Tuvana Türkay, eski fotoğraflarıyla yenilerini karşılaştırıp “Estetik harikası” diyenlere çok bozulmuş, “Burnumun dışında en küçük bir müdahaleyi ispat ederlerse ülkeyi terk ederim” demiş. Niye bu kadar ciddiye almış anlamıyorum. Yahu “Size ne?” dese ya... “Benim kararım, benim bedenim” dese ya... Kimin, kendine hangi ölçüde estetik operasyon yaptıracağına kim karışabilir ki?
Ayrıca diyelim ki, Tuvana Türkay vücudunun neredeyse her yerine estetik yaptırmış olsun. İşi gereği yaptırmış olabilir, sırf kendini iyi hissetmek için yaptırmış olabilir. Bu da tamamen kendisini ilgilendirir. Bunlara gülüp geçmek, hatta dalgaya almak lazım.
Oyuncu arkadaşlar bu tür şeyleri kafalarına pek takmasın, ne yapsalar onları beğenmeyenler olacak. Hem Tuvana Türkay ülkeyi falan terk etmesin. Çok güzel bir sesi var, mümkünse en kısa sürede güzel bir albüm yapsın. “Mağusa Limanı”nı bir de onun sesinden dinlerseniz, ne demek istediğimi anlarsınız.
TEMELİ İHANET OLAN İLİŞKİ
İsmail Hacıoğlu ile Merve Çağıran’ın aşkı bitmiş. Bu çift 1.5 yıldır birlikteydi. İsmail Hacıoğlu’nun 4 yıllık eşi Duygu Kumarki evliliklerinin bitmesinin nedeni olarak Merve Çağıran’ı göstermiş, ilişkilerinin daha evliyken başladığını iddia etmişti. İddia ne kadar doğru bilemem, ama bir ilişkinin temeli ihanete dayanıyorsa fazla uzun ömürlü olmayacağını iyi bilirim. En basitinden akla her zaman şu soru gelir.
“Benim için eşini, sevgilisini bırakan bu kişi, yarın bir başkası için neden beni bırakmasın?” Size bir hikaye anlatayım. Adam, 5 yıllık evliyken bir başka kadınla tanışır. Hem karısını hem de sevgilisini 1 yıl idare eder.

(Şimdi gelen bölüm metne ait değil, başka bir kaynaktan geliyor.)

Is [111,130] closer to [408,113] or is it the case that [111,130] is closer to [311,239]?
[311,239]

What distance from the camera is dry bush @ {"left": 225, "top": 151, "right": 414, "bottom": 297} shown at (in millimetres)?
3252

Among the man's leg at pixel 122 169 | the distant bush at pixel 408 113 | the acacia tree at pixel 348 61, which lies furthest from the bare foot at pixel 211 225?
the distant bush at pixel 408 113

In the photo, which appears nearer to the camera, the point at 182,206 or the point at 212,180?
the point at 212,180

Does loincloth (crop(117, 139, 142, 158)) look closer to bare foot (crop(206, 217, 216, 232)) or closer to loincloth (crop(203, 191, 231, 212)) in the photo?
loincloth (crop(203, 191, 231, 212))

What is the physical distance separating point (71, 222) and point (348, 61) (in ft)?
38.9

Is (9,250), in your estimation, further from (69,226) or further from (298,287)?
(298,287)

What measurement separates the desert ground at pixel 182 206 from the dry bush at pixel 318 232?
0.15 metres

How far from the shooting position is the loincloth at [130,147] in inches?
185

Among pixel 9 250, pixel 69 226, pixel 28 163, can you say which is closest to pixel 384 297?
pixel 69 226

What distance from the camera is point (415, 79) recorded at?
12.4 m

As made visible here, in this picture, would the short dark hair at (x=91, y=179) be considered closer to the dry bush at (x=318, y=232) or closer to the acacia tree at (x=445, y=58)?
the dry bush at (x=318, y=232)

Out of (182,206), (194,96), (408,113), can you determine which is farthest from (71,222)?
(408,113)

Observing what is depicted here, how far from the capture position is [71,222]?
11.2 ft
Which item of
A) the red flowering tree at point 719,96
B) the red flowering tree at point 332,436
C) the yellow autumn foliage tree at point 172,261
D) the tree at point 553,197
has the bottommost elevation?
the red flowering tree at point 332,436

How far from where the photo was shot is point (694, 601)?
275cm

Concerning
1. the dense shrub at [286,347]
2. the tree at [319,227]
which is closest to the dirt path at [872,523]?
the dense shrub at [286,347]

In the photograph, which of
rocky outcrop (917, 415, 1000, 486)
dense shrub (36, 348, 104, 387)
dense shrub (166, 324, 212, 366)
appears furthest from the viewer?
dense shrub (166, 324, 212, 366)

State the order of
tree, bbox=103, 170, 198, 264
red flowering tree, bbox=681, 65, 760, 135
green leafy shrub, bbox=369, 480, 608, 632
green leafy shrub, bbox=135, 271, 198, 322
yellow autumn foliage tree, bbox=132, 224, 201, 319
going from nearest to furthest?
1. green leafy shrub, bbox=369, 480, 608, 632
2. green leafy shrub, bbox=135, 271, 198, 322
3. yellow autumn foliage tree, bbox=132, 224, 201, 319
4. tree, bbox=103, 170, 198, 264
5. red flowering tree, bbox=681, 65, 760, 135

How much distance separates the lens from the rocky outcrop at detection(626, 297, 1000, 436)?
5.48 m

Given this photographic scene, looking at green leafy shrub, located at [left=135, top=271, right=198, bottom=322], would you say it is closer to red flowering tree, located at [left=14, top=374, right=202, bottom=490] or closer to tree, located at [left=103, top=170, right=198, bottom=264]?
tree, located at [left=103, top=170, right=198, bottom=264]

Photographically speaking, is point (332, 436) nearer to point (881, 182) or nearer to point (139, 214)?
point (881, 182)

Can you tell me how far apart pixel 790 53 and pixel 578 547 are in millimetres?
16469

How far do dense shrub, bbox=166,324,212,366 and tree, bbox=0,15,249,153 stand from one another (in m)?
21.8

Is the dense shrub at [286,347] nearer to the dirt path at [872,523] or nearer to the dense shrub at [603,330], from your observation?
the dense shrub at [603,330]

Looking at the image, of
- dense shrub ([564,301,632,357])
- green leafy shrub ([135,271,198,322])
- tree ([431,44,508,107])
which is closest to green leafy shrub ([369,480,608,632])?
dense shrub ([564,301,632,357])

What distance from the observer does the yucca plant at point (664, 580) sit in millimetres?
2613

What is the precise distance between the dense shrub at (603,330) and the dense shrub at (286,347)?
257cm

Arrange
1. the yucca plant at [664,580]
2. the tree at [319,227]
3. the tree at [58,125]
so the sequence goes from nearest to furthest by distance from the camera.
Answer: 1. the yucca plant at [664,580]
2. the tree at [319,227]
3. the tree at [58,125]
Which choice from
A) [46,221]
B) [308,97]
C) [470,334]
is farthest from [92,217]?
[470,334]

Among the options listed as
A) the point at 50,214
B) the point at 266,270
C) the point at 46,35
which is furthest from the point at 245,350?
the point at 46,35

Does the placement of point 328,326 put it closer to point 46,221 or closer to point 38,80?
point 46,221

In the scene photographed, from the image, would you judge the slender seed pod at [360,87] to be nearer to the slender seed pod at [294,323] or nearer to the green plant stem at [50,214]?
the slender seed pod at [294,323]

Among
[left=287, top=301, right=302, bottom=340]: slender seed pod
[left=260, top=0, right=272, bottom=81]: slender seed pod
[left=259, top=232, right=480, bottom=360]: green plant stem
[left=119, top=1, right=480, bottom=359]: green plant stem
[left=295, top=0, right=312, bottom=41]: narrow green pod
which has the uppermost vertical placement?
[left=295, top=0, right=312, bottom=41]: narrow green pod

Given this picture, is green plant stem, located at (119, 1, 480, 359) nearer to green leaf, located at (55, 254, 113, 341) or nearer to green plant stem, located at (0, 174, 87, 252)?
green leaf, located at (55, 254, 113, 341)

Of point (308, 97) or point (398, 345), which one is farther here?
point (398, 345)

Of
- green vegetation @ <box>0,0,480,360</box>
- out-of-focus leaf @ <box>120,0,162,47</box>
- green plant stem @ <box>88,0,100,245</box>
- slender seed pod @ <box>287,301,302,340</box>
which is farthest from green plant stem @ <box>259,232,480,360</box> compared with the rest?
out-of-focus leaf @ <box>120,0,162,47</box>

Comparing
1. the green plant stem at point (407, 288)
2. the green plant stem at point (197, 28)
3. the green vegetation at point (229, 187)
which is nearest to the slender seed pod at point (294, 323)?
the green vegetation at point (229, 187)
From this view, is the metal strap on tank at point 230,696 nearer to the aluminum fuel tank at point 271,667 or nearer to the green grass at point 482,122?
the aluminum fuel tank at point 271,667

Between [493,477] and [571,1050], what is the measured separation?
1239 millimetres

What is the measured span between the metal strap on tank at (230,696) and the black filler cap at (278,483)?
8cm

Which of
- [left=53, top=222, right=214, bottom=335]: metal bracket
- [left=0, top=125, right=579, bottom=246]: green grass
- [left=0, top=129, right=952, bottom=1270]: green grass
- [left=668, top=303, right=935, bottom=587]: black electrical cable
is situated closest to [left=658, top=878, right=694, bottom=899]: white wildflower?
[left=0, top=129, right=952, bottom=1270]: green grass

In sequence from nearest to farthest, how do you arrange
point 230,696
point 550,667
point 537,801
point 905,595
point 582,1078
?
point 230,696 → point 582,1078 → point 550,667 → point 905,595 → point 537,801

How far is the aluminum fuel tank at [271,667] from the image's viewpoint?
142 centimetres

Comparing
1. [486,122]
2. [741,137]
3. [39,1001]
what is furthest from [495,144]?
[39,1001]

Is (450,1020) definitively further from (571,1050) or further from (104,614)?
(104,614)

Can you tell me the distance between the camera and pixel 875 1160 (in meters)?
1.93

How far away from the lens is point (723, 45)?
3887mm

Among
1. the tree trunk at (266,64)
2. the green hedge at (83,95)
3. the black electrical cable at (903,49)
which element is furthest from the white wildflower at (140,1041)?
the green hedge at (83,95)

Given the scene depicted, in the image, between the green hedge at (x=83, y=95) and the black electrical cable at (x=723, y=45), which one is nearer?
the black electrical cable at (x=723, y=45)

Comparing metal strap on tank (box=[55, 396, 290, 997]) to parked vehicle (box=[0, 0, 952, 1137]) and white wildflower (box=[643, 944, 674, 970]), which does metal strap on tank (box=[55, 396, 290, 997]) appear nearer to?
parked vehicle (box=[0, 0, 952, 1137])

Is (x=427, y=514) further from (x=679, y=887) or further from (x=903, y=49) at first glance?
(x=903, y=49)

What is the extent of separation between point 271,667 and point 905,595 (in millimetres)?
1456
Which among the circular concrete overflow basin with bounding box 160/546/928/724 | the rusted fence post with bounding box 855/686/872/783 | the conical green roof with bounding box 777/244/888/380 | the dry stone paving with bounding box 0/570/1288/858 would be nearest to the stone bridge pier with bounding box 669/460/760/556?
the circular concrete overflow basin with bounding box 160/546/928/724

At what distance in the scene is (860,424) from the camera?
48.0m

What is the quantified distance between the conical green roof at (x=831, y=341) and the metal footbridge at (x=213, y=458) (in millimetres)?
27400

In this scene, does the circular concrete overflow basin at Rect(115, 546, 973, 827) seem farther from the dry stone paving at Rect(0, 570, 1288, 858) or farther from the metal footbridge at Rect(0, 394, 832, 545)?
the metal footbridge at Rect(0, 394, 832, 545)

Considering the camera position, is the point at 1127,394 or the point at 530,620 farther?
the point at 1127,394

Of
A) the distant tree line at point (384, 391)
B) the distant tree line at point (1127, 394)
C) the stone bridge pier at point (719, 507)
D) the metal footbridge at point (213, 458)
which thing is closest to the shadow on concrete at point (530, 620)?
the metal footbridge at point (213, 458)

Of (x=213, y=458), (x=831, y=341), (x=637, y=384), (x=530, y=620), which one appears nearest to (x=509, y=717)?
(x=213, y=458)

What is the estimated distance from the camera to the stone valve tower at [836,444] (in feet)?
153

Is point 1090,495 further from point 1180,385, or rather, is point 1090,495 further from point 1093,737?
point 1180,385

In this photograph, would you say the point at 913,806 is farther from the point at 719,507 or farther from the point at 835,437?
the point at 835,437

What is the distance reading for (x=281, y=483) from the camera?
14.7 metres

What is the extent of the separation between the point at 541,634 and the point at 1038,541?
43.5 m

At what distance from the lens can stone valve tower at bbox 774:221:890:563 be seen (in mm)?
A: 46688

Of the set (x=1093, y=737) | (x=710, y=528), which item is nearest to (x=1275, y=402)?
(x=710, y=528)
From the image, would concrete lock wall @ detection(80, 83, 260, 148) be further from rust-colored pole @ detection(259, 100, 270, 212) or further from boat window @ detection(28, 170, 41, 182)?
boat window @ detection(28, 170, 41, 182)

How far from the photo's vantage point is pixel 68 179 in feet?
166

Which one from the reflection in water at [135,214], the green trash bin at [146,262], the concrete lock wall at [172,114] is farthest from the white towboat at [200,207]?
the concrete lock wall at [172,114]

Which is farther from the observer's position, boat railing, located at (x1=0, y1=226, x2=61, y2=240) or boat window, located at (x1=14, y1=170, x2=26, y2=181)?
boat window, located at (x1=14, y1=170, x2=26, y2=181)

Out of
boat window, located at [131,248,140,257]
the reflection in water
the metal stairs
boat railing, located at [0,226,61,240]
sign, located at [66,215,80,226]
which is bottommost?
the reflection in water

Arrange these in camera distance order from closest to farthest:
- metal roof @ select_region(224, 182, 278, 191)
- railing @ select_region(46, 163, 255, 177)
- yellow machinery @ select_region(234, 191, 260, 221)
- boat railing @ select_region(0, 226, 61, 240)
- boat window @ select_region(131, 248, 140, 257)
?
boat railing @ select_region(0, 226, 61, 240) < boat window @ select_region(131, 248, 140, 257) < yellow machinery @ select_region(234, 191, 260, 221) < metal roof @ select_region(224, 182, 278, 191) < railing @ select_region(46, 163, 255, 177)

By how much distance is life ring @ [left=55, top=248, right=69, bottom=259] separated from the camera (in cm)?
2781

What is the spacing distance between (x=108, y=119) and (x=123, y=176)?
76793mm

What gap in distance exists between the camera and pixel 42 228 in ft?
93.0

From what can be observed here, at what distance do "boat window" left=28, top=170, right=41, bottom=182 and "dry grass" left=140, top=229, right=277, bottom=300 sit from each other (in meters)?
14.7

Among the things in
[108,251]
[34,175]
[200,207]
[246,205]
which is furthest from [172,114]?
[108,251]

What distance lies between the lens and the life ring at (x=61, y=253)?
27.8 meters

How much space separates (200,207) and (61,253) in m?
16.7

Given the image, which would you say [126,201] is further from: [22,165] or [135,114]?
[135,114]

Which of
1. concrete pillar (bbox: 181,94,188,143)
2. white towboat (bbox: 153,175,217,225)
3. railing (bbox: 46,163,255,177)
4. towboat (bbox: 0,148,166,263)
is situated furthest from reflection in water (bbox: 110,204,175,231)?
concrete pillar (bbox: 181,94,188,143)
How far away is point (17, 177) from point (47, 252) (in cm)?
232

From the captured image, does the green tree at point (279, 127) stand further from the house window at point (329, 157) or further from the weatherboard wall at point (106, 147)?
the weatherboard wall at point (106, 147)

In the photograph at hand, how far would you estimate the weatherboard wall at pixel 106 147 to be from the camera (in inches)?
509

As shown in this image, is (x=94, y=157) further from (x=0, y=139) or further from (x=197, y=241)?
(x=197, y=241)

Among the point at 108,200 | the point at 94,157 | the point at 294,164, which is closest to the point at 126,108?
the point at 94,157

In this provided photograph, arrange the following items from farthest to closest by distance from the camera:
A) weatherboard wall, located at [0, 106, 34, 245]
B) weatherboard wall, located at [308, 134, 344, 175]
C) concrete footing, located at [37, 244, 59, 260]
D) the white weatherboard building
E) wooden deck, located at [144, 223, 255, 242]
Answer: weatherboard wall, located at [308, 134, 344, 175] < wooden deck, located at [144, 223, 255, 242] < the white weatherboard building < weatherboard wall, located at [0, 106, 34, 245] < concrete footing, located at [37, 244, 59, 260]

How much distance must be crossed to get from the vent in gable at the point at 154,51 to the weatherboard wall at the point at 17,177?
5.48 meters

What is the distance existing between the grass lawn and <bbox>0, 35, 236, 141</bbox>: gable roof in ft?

Ama sonunda sevgilisi isyan etmeye başlar, “Ya boşan ya da bu ilişki biter” der. Adam binbir güçlükle boşanır, artık önlerinde engel kalmamıştır.
Birlikte aynı evde yaşamaya başlarlar ve evlenme planları yaparlar. Ancak nikaha 10 gün kala küt diye ayrılırlar. Ayrılık nedenleri aralarındaki bitmek bilmez kavgalardır. Özellikle de kavgalarda söylenen sözler. Örneğin adam her tartışmada “Ben senin için 5 yıllık eşimi terk ettim, yuvamı yıktım” diyerek üste çıkmaya çalışır.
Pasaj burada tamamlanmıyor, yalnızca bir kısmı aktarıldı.